Di pulau Jawa, cendawan B. theobromae mempunyai arti penting terutama di daerah dataran rendah. Jenis jeruk keprok (Citrus nobilis) dan jeruk besar (Citrus grandis) sering sangat menderita karena serangannya. Di Kabupaten Magetan sekitar 500 ha pertanaman jeruk besar yaitu 85% dari jumlah pohon telah terserang oleh cendawan ini dengan tingkat serangan ringan sampai sedang (22 - 37%) (Wiratno dan Nurbanah 1997). Serangan juga terjadi di Kamerun pada tahun 1985 pada kakao dan menjadi faktor pembatas produksi kakao (Mbenoun et

al. 2008). Pohon karet di Vietnam tahun 1921 terdeteksi terserang cendawan ini

dan menjadi wabah pertama pada tahun 1998 di daerah penanaman karet tradisional di Vietnam (Pha et al. 2010). B. theobromae telah diketahui menyerang pada pisang sejak 1931 dan mampu menyebabkan pembusukan cepat buah pisang di gudang (Goos et al. 1961). Di Brasil, cendawan ini dianggap sebagai masalah utama bagi pertanian karena hal ini terkait dengan beberapa penyakit buah-buahan tropis (Nunes et al. 2008).

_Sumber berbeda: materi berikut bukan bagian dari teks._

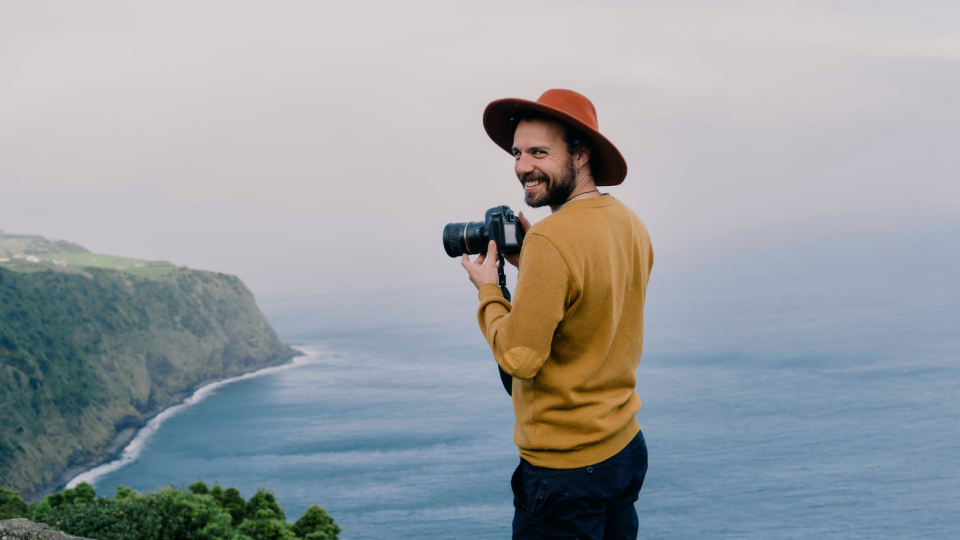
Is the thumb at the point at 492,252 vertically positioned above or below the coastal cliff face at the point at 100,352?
above

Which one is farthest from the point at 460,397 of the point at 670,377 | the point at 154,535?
the point at 154,535

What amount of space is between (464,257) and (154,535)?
14.8 m

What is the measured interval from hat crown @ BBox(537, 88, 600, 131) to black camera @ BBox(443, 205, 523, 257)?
1.43ft

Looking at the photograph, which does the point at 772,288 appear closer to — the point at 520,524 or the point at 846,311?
the point at 846,311

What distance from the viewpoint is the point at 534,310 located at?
6.26 ft

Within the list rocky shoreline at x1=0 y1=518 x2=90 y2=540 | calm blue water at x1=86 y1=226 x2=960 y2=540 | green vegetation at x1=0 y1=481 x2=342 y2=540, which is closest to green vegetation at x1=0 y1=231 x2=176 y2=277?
calm blue water at x1=86 y1=226 x2=960 y2=540

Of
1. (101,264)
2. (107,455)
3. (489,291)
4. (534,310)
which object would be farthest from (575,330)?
(101,264)

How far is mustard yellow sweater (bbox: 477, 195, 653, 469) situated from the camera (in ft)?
6.31

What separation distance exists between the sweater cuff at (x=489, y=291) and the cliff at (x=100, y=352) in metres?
74.6

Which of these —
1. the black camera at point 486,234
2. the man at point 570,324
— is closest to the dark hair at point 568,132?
the man at point 570,324

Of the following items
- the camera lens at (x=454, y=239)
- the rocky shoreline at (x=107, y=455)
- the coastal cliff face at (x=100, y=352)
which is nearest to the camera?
the camera lens at (x=454, y=239)

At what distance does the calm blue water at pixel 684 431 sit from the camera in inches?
2527

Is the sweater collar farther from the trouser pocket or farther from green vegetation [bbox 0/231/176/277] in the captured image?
green vegetation [bbox 0/231/176/277]

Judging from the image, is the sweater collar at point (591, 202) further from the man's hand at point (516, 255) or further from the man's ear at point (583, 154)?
the man's hand at point (516, 255)
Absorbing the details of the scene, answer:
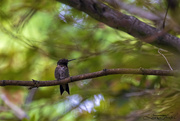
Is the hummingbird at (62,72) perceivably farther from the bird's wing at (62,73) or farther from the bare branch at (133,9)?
the bare branch at (133,9)

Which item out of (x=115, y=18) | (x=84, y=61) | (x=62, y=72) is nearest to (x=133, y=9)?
(x=115, y=18)

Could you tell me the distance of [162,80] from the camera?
247cm

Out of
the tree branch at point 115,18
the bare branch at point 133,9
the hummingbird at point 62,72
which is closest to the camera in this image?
the bare branch at point 133,9

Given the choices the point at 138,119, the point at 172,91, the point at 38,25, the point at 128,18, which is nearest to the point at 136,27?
the point at 128,18

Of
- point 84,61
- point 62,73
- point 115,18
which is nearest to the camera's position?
point 115,18

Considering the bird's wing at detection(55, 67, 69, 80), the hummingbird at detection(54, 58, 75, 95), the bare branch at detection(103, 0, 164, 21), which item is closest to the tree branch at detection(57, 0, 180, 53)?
the bare branch at detection(103, 0, 164, 21)

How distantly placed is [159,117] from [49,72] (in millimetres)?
1666

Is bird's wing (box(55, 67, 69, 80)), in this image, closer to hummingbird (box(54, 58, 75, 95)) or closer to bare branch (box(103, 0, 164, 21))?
hummingbird (box(54, 58, 75, 95))

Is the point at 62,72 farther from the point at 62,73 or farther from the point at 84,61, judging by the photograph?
the point at 84,61

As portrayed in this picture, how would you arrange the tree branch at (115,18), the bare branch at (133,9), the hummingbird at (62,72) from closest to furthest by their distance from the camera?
the bare branch at (133,9)
the tree branch at (115,18)
the hummingbird at (62,72)

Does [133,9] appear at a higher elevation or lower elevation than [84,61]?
higher

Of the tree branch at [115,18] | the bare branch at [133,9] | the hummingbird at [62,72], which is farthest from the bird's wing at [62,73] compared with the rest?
the bare branch at [133,9]

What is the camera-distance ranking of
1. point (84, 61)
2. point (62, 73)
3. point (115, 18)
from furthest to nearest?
point (62, 73) < point (84, 61) < point (115, 18)

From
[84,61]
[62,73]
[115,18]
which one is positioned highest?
[115,18]
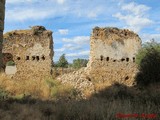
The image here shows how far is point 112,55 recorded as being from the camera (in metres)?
23.4

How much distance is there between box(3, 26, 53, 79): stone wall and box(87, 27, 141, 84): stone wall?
2904mm

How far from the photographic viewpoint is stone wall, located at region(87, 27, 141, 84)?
23.1 meters

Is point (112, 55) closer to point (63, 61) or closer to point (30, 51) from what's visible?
point (30, 51)

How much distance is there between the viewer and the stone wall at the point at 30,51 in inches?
897

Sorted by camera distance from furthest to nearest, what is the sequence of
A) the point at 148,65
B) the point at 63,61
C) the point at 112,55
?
the point at 63,61 → the point at 112,55 → the point at 148,65

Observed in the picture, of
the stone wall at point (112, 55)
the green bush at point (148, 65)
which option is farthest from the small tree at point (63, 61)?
the green bush at point (148, 65)

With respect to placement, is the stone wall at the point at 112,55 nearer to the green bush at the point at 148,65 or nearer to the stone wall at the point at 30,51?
the green bush at the point at 148,65

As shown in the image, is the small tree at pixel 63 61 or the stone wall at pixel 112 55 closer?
the stone wall at pixel 112 55

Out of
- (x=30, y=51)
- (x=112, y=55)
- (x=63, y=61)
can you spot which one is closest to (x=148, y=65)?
(x=112, y=55)

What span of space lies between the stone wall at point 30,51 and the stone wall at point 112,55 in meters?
2.90

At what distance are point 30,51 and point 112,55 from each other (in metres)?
5.44

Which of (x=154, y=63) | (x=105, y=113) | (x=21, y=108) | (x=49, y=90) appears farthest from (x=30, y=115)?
(x=154, y=63)

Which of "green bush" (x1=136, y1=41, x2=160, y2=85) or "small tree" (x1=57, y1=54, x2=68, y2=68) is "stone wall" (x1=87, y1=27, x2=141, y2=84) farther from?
"small tree" (x1=57, y1=54, x2=68, y2=68)

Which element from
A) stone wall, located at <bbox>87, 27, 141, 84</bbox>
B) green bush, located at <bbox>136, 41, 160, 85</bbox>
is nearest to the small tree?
stone wall, located at <bbox>87, 27, 141, 84</bbox>
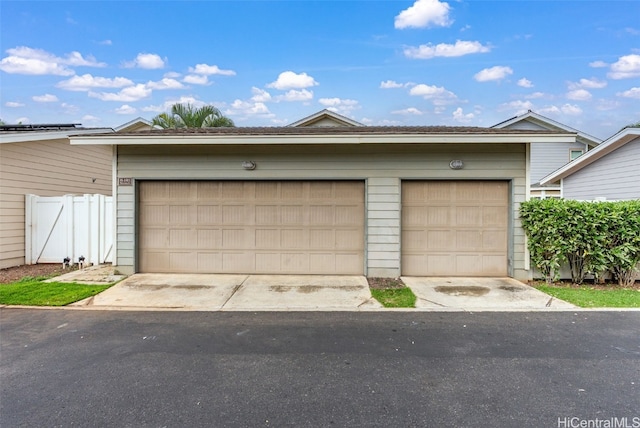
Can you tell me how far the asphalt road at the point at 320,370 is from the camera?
2459mm

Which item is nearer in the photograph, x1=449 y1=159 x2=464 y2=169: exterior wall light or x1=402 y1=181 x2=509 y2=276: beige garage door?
x1=449 y1=159 x2=464 y2=169: exterior wall light

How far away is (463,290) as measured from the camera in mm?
6082

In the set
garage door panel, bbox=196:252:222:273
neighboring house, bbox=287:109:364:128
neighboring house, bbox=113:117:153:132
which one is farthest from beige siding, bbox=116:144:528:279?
neighboring house, bbox=287:109:364:128

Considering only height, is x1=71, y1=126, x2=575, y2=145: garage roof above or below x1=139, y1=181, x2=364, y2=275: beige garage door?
above

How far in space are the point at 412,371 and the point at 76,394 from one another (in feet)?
9.91

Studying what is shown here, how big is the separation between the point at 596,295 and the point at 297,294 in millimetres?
5378

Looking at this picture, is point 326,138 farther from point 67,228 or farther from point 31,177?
point 31,177

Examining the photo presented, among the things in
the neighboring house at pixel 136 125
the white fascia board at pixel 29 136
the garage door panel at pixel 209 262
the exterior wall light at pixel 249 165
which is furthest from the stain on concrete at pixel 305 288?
the neighboring house at pixel 136 125

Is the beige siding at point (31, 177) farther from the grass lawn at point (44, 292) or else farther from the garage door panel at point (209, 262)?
the garage door panel at point (209, 262)

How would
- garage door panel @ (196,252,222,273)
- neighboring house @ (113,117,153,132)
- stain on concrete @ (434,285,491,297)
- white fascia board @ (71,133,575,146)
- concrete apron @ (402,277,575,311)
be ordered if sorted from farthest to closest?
neighboring house @ (113,117,153,132) → garage door panel @ (196,252,222,273) → white fascia board @ (71,133,575,146) → stain on concrete @ (434,285,491,297) → concrete apron @ (402,277,575,311)

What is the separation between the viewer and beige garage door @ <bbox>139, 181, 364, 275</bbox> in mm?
7320

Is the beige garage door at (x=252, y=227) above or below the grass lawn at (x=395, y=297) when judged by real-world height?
above

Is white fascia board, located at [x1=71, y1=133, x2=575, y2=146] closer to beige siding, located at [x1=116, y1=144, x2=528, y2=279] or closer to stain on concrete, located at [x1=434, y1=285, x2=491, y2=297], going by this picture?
beige siding, located at [x1=116, y1=144, x2=528, y2=279]

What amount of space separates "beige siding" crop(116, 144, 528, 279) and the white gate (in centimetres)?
153
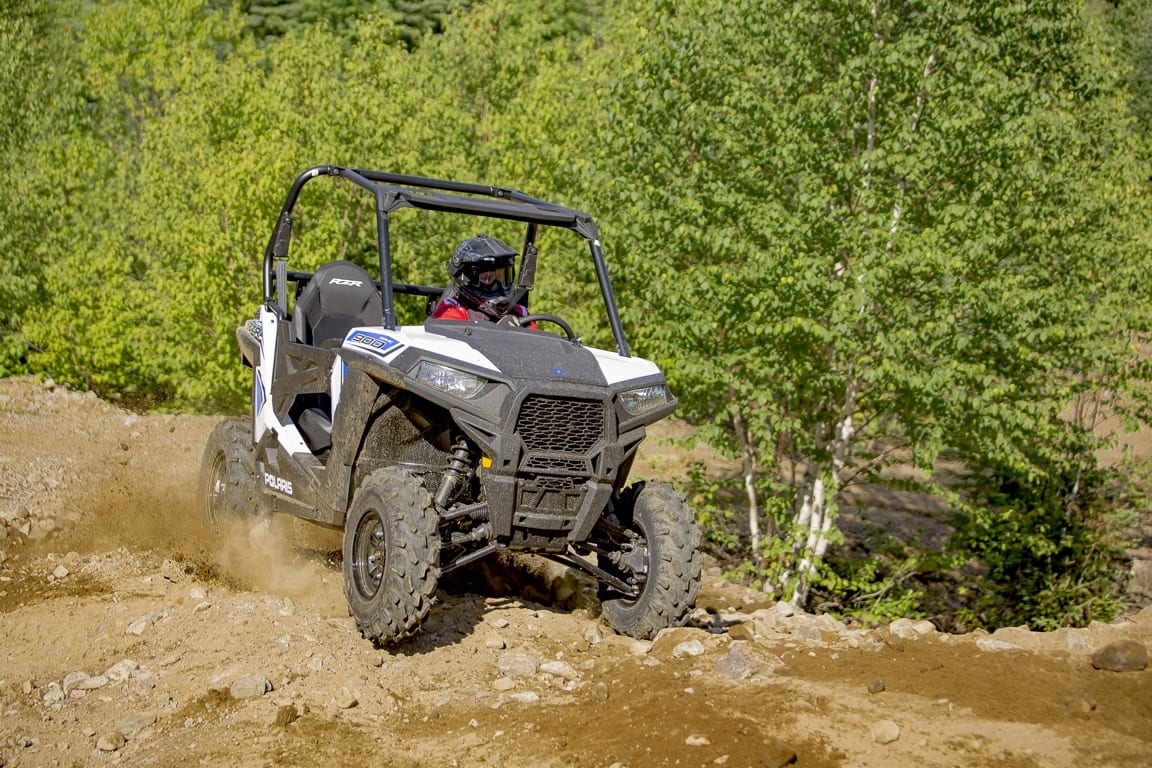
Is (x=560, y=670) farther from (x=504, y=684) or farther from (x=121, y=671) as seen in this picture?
(x=121, y=671)

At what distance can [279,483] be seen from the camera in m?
7.74

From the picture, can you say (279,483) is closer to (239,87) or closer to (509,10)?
(239,87)

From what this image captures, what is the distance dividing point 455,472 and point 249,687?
1.63m

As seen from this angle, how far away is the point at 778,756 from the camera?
4500 mm

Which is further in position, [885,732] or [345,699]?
[345,699]

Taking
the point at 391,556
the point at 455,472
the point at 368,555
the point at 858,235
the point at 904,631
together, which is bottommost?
the point at 904,631

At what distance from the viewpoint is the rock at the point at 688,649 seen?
20.4 feet

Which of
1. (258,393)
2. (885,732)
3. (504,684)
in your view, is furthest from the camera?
(258,393)

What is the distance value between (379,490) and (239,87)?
18.2 meters

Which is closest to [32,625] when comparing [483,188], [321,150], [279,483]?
[279,483]

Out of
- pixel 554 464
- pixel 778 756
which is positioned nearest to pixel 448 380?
pixel 554 464

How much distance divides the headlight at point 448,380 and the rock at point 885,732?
105 inches

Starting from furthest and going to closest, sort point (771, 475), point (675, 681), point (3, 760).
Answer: point (771, 475) < point (675, 681) < point (3, 760)

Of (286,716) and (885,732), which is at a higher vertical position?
(885,732)
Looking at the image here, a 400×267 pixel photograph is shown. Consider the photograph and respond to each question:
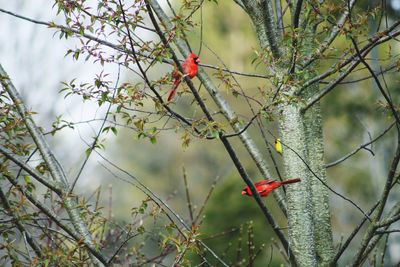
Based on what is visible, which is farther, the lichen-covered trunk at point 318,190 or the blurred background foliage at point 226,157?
the blurred background foliage at point 226,157

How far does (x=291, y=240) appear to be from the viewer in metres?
3.80

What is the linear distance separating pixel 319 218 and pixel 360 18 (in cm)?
117

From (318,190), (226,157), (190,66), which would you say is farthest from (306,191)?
(226,157)

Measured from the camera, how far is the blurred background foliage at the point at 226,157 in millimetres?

Gejala Penyakit Blendok pada Berbagai Tanaman Gejala pada tanaman jeruk (penyakit kulit diplodia)

Cendawan B. theobromae menyerang kulit kayu seperti pada ranting jeruk keprok dan batang jeruk limau (Davis et al. 1987). Serangan ditandai dengan keluarnya blendok (gum) yang berwarna kuning emas dari batang atau cabang-cabang yang besar. Kadang-kadang serangan terbatas pada jalur yang sempit. Setelah beberapa lama kulit yang mengelupas dan luka menjadi sembuh namun sering penyakit berkembang terus sehingga meluas dan menyerang hingga masuk

(14)

4   

ke dalam kulit kayu, merusak kambium, kemudian cabang digelang dan mati. Serangan patogen dengan gejala seperti ini disebut diplodia basah. Pada diplodia kering lebih berbahaya, karena gejala permulaan sulit diketahui. Infeksi baru diketahui jika daun telah menguning sehingga cabang yang sakit tidak dapat tertolong. Kulit mengering, dan jika dipotong, kulit dan kayu di bawahnya berwarna hitam kehijauan. Kulit yang sakit membentuk celah-celah kecil, dari dalamnya keluar massa spora yang semula berwarna putih, tetapi akhirnya berwarna hitam (Semangun 2007). B. theobromae tumbuh secara saprofit di kayu mati untuk meningkatkan potensi inokulum sebelum dapat menyebabkan kerusakan yang signifikan pada jaringan sehat (Davis et al. 1987).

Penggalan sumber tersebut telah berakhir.